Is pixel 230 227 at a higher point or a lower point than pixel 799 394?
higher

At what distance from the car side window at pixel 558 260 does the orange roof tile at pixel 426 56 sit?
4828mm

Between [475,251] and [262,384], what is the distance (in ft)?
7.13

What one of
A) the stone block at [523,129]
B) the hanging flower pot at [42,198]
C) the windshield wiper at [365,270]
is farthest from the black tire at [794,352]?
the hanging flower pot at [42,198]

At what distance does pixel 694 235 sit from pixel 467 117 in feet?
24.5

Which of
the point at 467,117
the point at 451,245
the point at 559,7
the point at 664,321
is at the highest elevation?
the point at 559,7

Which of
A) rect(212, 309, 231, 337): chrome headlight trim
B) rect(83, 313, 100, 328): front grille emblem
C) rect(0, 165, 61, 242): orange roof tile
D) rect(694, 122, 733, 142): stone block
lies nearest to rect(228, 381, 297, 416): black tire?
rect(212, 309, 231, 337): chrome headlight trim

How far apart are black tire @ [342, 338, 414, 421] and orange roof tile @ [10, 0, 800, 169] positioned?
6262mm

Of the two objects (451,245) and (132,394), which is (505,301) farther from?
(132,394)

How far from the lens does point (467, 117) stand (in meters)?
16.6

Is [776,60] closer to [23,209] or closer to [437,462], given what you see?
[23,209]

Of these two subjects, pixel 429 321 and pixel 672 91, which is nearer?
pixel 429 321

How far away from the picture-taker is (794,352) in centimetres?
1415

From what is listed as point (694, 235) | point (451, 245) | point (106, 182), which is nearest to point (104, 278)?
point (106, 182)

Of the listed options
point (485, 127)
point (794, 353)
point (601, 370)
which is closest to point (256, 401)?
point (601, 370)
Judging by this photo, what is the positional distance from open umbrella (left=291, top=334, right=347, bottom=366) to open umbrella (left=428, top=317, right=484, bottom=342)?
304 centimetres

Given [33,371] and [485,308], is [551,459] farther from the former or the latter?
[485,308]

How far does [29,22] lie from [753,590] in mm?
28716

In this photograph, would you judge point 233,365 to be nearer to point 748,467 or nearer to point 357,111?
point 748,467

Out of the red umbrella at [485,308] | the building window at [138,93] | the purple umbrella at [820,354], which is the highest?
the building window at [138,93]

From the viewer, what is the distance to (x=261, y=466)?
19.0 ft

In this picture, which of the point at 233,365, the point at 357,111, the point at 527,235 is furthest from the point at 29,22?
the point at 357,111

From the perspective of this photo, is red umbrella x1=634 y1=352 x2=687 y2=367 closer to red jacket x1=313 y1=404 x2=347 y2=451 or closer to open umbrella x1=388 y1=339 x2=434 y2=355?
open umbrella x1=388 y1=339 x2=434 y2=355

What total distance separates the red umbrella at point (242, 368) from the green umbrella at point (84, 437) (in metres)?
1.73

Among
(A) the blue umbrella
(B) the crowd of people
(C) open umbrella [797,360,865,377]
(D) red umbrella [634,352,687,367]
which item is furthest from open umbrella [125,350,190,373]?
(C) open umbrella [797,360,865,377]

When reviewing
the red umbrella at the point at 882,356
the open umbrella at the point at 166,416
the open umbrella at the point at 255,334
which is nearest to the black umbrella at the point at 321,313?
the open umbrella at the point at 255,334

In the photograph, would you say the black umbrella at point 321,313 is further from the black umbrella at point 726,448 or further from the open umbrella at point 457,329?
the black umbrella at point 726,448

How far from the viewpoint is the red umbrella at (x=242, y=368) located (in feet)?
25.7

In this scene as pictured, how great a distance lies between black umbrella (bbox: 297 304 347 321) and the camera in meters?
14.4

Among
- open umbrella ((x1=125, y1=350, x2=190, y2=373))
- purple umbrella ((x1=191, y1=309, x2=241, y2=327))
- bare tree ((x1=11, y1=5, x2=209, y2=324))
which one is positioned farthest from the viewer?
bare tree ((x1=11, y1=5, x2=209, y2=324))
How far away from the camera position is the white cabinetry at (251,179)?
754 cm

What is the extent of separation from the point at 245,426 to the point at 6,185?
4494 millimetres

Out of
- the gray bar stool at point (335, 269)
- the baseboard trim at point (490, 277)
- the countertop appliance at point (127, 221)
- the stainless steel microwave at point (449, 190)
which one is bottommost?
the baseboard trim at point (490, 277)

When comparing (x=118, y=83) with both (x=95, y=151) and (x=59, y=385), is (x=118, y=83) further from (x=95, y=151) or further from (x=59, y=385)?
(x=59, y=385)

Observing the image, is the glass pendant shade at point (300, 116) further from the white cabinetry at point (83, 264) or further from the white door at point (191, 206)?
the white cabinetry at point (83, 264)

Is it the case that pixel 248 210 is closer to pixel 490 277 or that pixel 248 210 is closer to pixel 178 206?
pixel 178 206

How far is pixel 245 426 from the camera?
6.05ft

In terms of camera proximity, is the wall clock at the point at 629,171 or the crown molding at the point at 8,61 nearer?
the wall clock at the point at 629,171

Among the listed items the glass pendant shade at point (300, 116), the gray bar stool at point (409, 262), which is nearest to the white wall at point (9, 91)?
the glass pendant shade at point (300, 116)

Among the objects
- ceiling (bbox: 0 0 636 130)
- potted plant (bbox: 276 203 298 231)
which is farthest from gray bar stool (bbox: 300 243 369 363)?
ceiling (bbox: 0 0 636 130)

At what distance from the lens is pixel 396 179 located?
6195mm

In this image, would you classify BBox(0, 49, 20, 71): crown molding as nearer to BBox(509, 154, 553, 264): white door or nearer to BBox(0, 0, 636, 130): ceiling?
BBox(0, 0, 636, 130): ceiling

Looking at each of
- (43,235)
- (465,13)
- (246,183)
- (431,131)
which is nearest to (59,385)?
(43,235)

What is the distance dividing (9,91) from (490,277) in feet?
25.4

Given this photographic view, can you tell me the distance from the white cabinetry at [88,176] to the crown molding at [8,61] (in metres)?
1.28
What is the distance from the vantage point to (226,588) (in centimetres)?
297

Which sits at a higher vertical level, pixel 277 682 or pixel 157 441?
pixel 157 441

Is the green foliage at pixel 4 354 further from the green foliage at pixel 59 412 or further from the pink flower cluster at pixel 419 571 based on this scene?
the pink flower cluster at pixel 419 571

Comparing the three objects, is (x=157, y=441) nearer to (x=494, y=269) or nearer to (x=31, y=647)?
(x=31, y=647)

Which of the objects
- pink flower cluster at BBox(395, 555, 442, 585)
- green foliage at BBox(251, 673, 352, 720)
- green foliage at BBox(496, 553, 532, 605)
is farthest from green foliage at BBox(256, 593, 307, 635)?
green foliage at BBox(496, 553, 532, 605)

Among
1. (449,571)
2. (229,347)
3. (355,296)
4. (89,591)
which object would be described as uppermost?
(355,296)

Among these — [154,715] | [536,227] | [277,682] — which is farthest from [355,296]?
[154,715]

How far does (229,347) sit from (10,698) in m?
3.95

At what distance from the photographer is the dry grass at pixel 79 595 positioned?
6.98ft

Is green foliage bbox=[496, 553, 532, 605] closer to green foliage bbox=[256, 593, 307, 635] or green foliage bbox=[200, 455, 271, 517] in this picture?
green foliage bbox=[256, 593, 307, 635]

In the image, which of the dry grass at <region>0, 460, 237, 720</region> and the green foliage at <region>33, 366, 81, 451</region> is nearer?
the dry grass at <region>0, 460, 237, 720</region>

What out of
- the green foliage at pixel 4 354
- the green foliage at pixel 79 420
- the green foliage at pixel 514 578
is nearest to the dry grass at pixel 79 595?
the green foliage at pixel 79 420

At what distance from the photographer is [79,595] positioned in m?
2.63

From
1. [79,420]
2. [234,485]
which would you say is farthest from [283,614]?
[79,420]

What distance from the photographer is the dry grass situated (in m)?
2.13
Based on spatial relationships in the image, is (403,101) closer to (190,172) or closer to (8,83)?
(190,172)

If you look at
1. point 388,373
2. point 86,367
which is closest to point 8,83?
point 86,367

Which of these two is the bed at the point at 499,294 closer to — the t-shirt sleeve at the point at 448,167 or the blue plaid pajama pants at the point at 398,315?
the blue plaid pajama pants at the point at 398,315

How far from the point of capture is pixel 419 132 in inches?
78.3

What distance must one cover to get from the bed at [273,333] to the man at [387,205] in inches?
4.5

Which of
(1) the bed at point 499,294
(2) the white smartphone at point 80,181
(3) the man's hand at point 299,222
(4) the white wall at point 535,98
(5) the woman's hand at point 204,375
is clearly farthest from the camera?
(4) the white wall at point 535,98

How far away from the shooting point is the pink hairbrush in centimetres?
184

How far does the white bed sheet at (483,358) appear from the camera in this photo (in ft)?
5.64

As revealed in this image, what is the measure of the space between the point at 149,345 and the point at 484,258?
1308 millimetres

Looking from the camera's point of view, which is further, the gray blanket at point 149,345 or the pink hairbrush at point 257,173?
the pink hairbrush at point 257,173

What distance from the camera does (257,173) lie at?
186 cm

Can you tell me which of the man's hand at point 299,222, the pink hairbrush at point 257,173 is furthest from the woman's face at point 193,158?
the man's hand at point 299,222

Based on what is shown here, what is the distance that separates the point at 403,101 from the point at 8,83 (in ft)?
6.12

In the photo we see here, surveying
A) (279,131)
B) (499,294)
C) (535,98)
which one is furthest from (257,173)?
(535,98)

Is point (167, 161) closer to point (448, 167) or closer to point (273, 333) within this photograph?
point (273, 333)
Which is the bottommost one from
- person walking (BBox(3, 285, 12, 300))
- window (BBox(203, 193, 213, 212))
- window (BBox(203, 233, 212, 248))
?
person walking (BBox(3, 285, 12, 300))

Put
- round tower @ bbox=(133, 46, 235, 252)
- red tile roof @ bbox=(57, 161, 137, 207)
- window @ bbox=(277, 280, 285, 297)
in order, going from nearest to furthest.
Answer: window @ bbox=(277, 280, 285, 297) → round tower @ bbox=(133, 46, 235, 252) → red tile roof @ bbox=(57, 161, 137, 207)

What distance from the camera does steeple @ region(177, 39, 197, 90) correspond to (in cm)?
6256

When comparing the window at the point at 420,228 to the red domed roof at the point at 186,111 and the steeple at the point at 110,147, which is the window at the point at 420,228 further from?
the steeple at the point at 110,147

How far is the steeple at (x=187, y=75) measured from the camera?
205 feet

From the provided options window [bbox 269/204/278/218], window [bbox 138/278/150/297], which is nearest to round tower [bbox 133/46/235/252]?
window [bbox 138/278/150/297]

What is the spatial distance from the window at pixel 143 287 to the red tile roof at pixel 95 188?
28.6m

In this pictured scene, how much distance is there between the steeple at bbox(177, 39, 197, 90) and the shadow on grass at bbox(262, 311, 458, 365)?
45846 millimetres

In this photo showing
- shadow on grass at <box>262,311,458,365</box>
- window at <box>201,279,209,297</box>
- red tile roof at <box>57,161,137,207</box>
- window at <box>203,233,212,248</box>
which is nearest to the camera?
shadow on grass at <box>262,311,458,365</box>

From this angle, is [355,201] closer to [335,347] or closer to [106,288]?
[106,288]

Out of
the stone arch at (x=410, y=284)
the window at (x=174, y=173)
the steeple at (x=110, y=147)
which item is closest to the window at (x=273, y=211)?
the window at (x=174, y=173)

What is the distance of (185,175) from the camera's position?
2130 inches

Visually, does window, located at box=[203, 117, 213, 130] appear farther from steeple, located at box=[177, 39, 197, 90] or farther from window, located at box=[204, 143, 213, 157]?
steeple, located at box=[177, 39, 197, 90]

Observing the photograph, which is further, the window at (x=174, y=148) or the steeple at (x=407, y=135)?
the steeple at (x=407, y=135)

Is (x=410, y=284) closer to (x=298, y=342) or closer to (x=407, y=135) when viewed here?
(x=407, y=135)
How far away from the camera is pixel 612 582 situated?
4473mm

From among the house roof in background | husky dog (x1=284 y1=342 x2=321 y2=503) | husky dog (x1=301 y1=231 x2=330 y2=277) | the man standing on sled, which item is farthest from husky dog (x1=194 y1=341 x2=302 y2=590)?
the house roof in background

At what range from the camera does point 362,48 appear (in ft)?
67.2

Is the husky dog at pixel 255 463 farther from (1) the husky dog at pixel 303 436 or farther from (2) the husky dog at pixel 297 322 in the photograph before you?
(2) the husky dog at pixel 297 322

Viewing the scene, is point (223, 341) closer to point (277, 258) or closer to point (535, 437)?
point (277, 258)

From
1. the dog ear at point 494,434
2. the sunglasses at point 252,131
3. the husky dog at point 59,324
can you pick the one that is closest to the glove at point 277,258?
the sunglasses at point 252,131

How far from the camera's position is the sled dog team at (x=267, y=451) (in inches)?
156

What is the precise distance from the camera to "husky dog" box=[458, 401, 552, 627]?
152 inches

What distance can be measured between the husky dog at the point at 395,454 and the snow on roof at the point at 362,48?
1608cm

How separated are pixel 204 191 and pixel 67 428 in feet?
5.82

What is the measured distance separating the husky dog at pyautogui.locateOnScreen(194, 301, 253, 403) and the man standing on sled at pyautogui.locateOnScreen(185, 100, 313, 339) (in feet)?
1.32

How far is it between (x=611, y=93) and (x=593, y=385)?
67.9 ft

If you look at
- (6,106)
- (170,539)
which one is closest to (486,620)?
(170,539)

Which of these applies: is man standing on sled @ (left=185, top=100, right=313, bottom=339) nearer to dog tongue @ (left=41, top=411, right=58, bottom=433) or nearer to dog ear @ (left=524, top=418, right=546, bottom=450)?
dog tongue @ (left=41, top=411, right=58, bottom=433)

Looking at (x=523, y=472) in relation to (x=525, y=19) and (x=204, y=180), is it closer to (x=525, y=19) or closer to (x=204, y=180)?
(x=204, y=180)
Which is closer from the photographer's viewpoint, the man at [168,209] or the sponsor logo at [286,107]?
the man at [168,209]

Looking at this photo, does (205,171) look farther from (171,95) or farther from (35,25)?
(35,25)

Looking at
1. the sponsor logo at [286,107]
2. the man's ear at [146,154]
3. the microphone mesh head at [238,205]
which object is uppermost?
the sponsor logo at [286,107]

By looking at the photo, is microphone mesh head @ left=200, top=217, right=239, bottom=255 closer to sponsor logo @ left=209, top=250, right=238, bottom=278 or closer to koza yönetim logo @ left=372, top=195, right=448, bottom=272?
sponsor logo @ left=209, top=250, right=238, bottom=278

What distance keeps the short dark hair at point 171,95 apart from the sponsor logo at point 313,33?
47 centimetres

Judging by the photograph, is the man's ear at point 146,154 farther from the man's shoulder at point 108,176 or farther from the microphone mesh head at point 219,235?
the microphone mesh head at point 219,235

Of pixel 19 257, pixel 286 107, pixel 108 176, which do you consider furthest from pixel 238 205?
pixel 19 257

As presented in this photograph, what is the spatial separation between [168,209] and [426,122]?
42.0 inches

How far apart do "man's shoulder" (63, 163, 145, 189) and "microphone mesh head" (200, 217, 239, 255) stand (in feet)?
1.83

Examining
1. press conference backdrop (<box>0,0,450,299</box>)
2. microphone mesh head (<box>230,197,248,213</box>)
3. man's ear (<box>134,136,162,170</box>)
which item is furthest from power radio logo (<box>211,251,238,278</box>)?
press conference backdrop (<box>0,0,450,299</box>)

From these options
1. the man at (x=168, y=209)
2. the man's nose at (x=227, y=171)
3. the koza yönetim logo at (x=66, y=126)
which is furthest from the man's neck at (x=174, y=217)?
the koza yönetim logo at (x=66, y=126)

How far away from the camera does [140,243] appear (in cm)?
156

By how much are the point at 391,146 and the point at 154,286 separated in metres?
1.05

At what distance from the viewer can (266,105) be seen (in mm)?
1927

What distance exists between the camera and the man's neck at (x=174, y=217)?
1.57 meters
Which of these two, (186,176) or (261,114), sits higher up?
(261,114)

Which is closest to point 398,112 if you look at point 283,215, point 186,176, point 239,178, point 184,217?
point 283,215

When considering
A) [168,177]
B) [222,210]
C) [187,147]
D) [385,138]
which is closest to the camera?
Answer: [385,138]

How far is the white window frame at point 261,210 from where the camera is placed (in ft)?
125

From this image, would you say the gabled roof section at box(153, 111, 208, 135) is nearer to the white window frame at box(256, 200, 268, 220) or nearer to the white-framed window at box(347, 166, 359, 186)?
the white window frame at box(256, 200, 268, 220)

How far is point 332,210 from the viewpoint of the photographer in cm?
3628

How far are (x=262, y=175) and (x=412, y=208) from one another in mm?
----
AIM
Each line from the one containing "When considering" through the end of the entries, both included, is to be returned exactly, with no other lines.

ANSWER FOR THIS EXERCISE
When considering
A) [168,177]
B) [222,210]
C) [187,147]
D) [385,138]
which is closest to the camera?
Answer: [385,138]

How far is the white window frame at point 261,210 from where the camera is placed (in ft)?
125

From this image, would you say the gabled roof section at box(153, 111, 208, 135) is nearer to the white window frame at box(256, 200, 268, 220) or nearer to the white-framed window at box(347, 166, 359, 186)?
the white window frame at box(256, 200, 268, 220)

How far is point 332,210 from the viewpoint of the photographer in cm?
3628

How far are (x=262, y=175) and (x=412, y=208) from one another in mm?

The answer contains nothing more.